• _SHORT PROBLEM_
Reproduce the listing below word for word, from its first line to its last.

• _PROVIDED DATA_
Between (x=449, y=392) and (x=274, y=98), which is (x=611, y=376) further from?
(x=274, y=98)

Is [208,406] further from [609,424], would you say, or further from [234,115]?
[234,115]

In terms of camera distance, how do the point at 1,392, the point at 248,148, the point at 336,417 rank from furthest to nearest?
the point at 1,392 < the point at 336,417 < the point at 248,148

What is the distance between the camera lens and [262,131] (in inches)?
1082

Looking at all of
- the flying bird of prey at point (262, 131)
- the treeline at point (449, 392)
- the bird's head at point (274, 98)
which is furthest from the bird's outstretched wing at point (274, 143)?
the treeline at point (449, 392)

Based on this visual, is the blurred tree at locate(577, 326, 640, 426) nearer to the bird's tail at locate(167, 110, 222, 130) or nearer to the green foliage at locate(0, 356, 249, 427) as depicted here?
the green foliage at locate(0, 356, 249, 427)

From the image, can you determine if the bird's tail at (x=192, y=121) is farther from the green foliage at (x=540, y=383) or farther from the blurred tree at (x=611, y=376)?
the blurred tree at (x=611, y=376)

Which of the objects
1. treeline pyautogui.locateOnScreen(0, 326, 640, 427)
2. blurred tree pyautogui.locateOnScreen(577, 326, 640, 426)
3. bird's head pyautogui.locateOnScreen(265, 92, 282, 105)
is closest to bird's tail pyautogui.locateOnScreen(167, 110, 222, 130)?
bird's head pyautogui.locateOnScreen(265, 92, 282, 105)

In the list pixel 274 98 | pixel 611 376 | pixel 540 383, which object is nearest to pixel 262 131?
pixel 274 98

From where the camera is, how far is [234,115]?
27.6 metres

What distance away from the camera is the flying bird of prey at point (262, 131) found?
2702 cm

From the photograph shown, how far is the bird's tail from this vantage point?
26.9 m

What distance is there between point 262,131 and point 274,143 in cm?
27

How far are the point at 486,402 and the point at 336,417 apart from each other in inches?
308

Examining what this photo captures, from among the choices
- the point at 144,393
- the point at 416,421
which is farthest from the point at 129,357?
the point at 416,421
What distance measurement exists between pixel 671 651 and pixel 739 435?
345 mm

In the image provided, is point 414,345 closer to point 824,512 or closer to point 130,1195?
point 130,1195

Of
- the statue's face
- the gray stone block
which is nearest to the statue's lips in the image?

• _COMPLETE OUTPUT_
Between (x=449, y=392) and (x=274, y=98), which is (x=611, y=376) further from?
(x=274, y=98)

Is [208,406] further from [609,424], would you say, or further from [234,115]?
[234,115]

In terms of camera distance, how do the point at 1,392, the point at 248,148, the point at 336,417 rank from furthest to nearest?
the point at 1,392 < the point at 336,417 < the point at 248,148

What is the distance between the camera lens and [262,131] (in inches)?
1082

Looking at all of
- the flying bird of prey at point (262, 131)
- the treeline at point (449, 392)
- the bird's head at point (274, 98)
which is furthest from the bird's outstretched wing at point (274, 143)?
the treeline at point (449, 392)

Based on this visual, is the blurred tree at locate(577, 326, 640, 426) nearer to the bird's tail at locate(167, 110, 222, 130) or nearer to the green foliage at locate(0, 356, 249, 427) as depicted here?
the green foliage at locate(0, 356, 249, 427)

From the image, can you determine if the bird's tail at (x=192, y=121) is farther from the green foliage at (x=540, y=383) or farther from the blurred tree at (x=611, y=376)?
the blurred tree at (x=611, y=376)

Which of the objects
1. treeline pyautogui.locateOnScreen(0, 326, 640, 427)
2. blurred tree pyautogui.locateOnScreen(577, 326, 640, 426)
3. bird's head pyautogui.locateOnScreen(265, 92, 282, 105)
is closest to bird's tail pyautogui.locateOnScreen(167, 110, 222, 130)?
bird's head pyautogui.locateOnScreen(265, 92, 282, 105)

In the list pixel 274 98 | pixel 611 376 | pixel 540 383, which object is nearest to pixel 262 131?
pixel 274 98

From where the camera is, how far is [234,115]?
27.6 metres

What distance away from the camera is the flying bird of prey at point (262, 131) found?
2702 cm

From the photograph shown, how far is the bird's tail from this vantage point?
26.9 m

What distance is there between point 262,131 and point 274,143 in cm?
27

How far are the point at 486,402 and the point at 336,417 apart from each other in inches?
308

Examining what this photo captures, from among the choices
- the point at 144,393
- the point at 416,421
which is farthest from the point at 129,357?
the point at 416,421
What distance measurement exists between pixel 671 651 and pixel 739 435?
345 mm

In the image provided, is point 414,345 closer to point 824,512 or closer to point 130,1195?
point 130,1195

Of
- the statue's face
- the gray stone block
which is nearest to the statue's lips in the image?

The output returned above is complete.